In the Americas, Canada and the United States are the only coun­tries that have report­ed cases to date, and both are well-equipped to mon­i­tor and deal with the threat. Fewer Chinese trav­el­ers visit Latin America, which is also at lower risk because many flights from China to the region first go through the United States or Canada, which could pre­vent the onward travel of anyone suf­fer­ing from the virus. During the 2002 – 2003 SARS out­break, for instance, the virus spread at a sig­nif­i­cant­ly lower rate in Latin America than else­where: Brazil and Colombia each reg­is­tered just one con­firmed case, in con­trast to 250 in Canada and 75 in the United States. (The latter, mean­while, was the only coun­try in the Americas to con­firm an out­break of MERS.) Disruptions to China’s econ­o­my, how­ev­er, would still have knock-on effects for Latin American coun­tries, which con­duct­ed $307.4 bil­lion in bilat­er­al trade with China in 2019. A long-last­ing out­break would jeop­ar­dize agri­cul­tur­al and nat­ur­al resource exports, espe­cial­ly Chile, which sends over half of its vital copper exports to China, and Brazil, which relies on agri­cul­tur­al exports to China.

Elsewhere in Asia

China’s numer­ous land bor­ders in Northeast and Central Asia also put other coun­tries at risk of the virus, lead­ing Mongolia and Kazakhstan to imple­ment severe restric­tions on move­ment from China.
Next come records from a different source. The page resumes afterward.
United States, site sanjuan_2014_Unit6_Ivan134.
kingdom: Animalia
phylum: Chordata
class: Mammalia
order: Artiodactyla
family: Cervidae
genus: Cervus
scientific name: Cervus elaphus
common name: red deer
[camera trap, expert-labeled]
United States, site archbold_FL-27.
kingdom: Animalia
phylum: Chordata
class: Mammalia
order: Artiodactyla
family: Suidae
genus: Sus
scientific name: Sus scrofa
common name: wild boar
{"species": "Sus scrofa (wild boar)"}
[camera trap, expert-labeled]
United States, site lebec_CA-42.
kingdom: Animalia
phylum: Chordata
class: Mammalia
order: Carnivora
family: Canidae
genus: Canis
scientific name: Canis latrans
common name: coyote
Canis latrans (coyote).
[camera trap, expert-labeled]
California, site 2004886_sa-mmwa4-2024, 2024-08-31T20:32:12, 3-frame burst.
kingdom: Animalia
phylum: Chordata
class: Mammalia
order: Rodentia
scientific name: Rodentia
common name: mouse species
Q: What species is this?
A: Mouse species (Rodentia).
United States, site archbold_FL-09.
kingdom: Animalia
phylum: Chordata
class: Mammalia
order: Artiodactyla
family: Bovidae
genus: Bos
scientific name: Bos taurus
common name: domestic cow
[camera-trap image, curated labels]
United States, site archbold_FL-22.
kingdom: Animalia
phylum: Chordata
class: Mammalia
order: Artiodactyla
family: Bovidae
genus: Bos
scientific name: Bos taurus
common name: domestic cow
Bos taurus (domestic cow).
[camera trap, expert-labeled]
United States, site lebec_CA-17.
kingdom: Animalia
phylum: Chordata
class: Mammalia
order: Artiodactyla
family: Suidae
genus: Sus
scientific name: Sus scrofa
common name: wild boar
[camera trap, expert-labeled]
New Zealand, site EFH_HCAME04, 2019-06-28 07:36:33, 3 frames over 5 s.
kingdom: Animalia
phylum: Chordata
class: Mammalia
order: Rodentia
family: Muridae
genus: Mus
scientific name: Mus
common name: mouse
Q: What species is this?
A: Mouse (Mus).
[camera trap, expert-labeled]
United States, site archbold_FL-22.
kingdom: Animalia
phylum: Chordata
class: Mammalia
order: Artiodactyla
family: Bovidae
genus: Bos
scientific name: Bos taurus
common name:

However, most coun­tries have to bal­ance the need to pro­tect their pop­u­la­tions against the eco­nom­ic and polit­i­cal ram­i­fi­ca­tions of sev­er­ing links with China. Particularly wor­ried is North Korea, which has banned Chinese tourist arrivals and set up quar­an­tine zone at its bor­ders. While North Korea’s tight, author­i­tar­i­an system appeared to help it weath­er both the 2002 – 2003 SARS out­break and the 2015 MERS out­break, the new coro­n­avirus presents the coun­try with more of a dilem­ma, as Chinese tourists (350,000 vis­it­ed last year alone) have become a crit­i­cal source of rev­enue for the coun­try’s econ­o­my as it strug­gles under the weight of sanc­tions. Another source of danger for Pyongyang are the esti­mat­ed 50,000 North Korean work­ers in China. The labor­ers were sup­posed to return to North Korea by late last month in accor­dance with U.N. sanc­tions, but many report­ed­ly did not due to the hap­haz­ard imple­men­ta­tion of the mea­sures. Since then, how­ev­er, some may have returned home before Pyongyang imple­ment­ed quar­an­tine mea­sures, par­tic­u­lar­ly in the run-up to the Lunar New Year. 

The Upshot 

China’s coro­n­avirus out­break is a fluid, rapid­ly evolv­ing sit­u­a­tion. What hap­pens now is highly uncer­tain — and even more so for coun­tries that are trying to con­tain the spread of the virus within their own bor­ders. If China’s domes­tic response nips the virus in the bud, the number of cases could peak in the coming weeks, result­ing in a relax­ing of restric­tions within the next two months. But if the mea­sures prove inef­fec­tive and the virus spreads fur­ther — or becomes more fatal — the long period of incu­ba­tion and con­ta­gious­ness could mean cases con­tin­ue to crop up inter­na­tion­al­ly for some time to come. In such a sce­nario, author­i­ties in China and far­ther afield won’t be lift­ing restric­tions any­time soon, which would herald a dif­fi­cult year ahead for the global tourism indus­try.